I want to calculate the rolling weighted average same as python df.ewm function with span=15 days (however df.ewm use 15 rows not 15 days from date in current row). But there is no direct function to do this in pyspark. I also looked at some of the solution on internet but most use rowbetween and there is no normalization for missing date in between. is there a way to do this in pyspark? currently I am using following code with rowsbetween which only works if there is no missing date in-between. Also, I also want to neglect weekdays while calculating weighted average.

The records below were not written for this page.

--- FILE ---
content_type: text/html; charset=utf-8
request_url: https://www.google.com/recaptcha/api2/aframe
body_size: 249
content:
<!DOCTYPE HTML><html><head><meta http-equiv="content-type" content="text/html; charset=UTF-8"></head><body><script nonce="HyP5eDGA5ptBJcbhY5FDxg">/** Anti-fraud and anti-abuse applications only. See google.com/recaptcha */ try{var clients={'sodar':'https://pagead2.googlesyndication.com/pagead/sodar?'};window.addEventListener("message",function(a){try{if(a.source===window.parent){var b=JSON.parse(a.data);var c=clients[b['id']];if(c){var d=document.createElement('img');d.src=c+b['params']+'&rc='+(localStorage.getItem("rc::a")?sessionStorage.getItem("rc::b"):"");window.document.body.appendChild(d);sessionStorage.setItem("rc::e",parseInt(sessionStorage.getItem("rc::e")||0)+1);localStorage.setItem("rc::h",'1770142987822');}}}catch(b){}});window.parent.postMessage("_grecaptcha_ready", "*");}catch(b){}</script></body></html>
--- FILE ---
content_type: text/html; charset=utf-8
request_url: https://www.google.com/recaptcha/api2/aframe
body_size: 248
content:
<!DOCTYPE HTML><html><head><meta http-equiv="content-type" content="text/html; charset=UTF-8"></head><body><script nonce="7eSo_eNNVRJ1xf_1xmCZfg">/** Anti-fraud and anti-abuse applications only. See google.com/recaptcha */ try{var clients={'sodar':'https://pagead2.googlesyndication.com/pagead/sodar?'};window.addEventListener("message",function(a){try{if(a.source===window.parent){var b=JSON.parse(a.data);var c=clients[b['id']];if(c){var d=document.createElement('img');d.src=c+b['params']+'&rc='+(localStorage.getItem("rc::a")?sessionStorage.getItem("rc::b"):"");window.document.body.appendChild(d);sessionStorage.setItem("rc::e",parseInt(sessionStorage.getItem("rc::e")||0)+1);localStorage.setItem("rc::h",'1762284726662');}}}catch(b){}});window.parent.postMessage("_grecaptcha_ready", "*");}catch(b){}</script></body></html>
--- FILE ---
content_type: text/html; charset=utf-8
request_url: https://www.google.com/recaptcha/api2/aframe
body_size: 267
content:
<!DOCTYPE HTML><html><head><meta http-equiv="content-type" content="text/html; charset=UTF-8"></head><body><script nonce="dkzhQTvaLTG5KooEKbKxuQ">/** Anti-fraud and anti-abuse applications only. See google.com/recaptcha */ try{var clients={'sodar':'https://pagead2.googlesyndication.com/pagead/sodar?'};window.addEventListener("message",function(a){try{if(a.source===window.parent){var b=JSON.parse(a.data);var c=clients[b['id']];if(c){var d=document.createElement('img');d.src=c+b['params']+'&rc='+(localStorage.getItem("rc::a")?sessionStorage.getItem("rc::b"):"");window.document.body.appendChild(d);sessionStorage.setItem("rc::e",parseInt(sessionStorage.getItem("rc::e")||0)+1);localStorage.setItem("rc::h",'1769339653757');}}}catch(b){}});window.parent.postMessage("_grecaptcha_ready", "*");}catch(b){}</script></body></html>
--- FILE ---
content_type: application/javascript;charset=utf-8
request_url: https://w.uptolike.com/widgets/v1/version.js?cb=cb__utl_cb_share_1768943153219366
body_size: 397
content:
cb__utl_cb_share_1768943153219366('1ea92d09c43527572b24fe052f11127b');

def ewa(columnPartitionValues):
columnPartitionValues = columnPartitionValues[::-1]
alpha=(2/(5+1))
sum=0
weight=0
for i, v in enumerate(columnPartitionValues):
sum=sum+((1-alpha)**i)*v
weight=weight+((1-alpha)**(i))
return sum/weight
ewa_udf = udf(ewa, FloatType())
data = [(1, '2024-02-20', 10),
(1, '2024-02-21', 20),
(1, '2024-02-22', 10),
(1, '2024-02-23', 40),
(1, '2024-02-24', 20),
(1, '2024-02-25', 60),
(1, '2024-02-26', 70),
(1, '2024-02-27', 80),
(2, '2024-02-28', 90),
(2, '2024-02-29', 100),
(2, '2024-03-01', 110),
(2, '2024-03-02', 120),
(2, '2024-03-03', 130),
(2, '2024-03-04', 140)]
columns = ["id", "date", "value"]
# Create DataFrame
df = spark.createDataFrame(data, columns)
df = df.withColumn("date", col("date").cast("date"))
wind=Window.partitionBy('id').orderBy('date').rowsBetween(-4,0)
df=df.withColumn('col_list',collect_list('value').over(wind))
display(df)
df1=df.withColumn('ewma',ewa_udf('col_list'))
display(df1)
Here I have only used 4 row window for example. Is there a way to do it with rangebetween and also consider the missing date except saturday & sunday?